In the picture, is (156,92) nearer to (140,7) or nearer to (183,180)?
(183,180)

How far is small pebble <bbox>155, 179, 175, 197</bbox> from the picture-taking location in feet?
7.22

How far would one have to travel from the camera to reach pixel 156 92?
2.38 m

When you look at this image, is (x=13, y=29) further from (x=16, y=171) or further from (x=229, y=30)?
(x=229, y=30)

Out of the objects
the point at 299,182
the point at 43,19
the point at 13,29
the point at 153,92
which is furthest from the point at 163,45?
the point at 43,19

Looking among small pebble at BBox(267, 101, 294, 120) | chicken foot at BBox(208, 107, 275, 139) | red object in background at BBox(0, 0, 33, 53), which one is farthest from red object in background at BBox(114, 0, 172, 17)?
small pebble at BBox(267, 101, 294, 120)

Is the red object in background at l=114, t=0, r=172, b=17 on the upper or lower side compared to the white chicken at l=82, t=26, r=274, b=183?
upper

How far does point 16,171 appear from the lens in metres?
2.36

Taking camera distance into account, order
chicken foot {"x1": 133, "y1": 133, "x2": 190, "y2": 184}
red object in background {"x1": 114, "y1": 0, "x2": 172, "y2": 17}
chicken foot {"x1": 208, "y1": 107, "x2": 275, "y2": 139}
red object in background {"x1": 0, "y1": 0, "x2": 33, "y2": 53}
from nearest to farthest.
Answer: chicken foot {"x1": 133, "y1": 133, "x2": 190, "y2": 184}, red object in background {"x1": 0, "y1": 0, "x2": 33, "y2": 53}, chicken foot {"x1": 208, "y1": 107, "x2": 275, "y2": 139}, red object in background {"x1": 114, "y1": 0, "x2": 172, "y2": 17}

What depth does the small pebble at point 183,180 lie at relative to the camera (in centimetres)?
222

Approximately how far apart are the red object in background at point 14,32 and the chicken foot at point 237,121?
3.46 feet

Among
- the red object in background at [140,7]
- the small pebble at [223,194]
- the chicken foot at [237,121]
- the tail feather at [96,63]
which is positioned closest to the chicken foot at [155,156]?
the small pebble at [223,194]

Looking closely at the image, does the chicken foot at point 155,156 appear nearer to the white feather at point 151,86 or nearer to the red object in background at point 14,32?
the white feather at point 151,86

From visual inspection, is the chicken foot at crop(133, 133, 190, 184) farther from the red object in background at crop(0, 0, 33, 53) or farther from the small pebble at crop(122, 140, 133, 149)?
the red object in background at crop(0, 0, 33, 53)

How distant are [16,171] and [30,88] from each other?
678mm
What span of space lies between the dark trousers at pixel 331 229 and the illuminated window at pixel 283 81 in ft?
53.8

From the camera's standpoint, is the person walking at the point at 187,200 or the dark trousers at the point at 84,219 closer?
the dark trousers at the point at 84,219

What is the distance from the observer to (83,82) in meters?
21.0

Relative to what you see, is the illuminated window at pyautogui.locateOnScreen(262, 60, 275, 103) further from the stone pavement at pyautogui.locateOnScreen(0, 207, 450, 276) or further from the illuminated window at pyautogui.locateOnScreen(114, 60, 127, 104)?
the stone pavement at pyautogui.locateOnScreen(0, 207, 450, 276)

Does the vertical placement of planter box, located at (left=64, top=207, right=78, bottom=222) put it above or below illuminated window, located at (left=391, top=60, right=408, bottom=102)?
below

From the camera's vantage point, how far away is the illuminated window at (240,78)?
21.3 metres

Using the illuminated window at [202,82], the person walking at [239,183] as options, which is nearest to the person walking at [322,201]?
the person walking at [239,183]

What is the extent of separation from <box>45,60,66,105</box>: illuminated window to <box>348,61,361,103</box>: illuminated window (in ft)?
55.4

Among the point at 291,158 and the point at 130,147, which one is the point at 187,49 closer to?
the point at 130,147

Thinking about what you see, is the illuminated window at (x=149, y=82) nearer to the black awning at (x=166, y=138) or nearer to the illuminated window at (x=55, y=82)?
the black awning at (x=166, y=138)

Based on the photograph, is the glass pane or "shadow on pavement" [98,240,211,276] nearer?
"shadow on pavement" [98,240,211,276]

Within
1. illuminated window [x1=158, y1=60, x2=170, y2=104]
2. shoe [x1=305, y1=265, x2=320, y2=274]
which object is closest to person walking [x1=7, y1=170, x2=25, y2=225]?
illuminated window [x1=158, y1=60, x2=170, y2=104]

- _Work to complete_: From the line containing "From the camera's vantage" down to the last line, reproduce the records exactly. Include both ends.

- _Response_:
From the camera's vantage point, how far away is the illuminated window at (240,78)?
21.3 metres

Using the illuminated window at [202,82], the person walking at [239,183] as options, which is nearest to the person walking at [322,201]?
the person walking at [239,183]

What is the extent of separation from <box>45,60,66,105</box>: illuminated window to <box>348,61,361,103</box>: illuminated window (in ft)?
55.4

Among the point at 291,158 and the point at 130,147, which one is the point at 187,49 closer to?
the point at 130,147

Thinking about what you see, is the illuminated window at (x=149, y=82) nearer to the black awning at (x=166, y=138) or nearer to the illuminated window at (x=55, y=82)?
the black awning at (x=166, y=138)

Based on the photograph, is the glass pane or "shadow on pavement" [98,240,211,276] nearer?
"shadow on pavement" [98,240,211,276]

Within
1. illuminated window [x1=158, y1=60, x2=170, y2=104]
2. shoe [x1=305, y1=265, x2=320, y2=274]
which object is closest to person walking [x1=7, y1=170, x2=25, y2=225]?
illuminated window [x1=158, y1=60, x2=170, y2=104]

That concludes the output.